I’ve also read that contrary to the professed goals for implementing daylight saving, there can actually be increased energy consumption instead of the intended reduction. Apparently, with more after work daylight, there tends to be increased gasoline consumption as more people are out and about. In Indiana, when they finally agreed to go with daylight saving time in 2005, they in fact had a net increase in energy use. It’s believed to be thanks to greater/longer use of air-conditioners as a result of the longer warm daylight hours.

You can always find statistics to support opposing views, but if there’s even a chance that the scale tips the other way, that we are made worse off because of daylights saving and not better, why are we still springing ahead and falling back? Instead of ceasing the practice, we added about a month of circadian rhythm manipulation in 2007.

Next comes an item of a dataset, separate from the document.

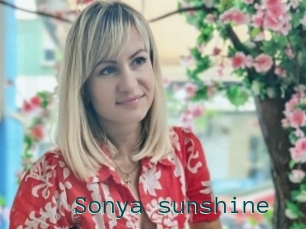 Sonya_sunshine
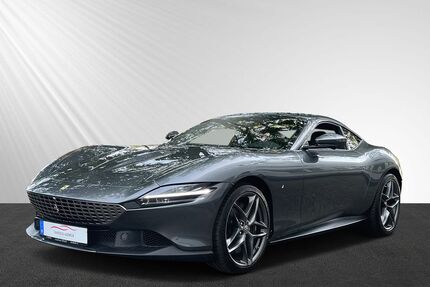 Ferrari Roma Gebrauchtwagen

It seems like once we start doing something, no matter what it is, whether personally or nationally, once something is in motion, it’s inordinately harder to stop doing it, than if we’d never started it at all. Inertia of life I suppose. It’s almost as if we’re scared to stop something that’s been done in the past, as if doing so is an admission we’d been doing something wrong all this time. While it may be, it may also just be circumstances, or our perceptions of them, that are different now. So let’s stop tinkering with time, and have not only the prerogative to change our mind, but the courage to do so as well. And hey, we might even get a little more sleep too.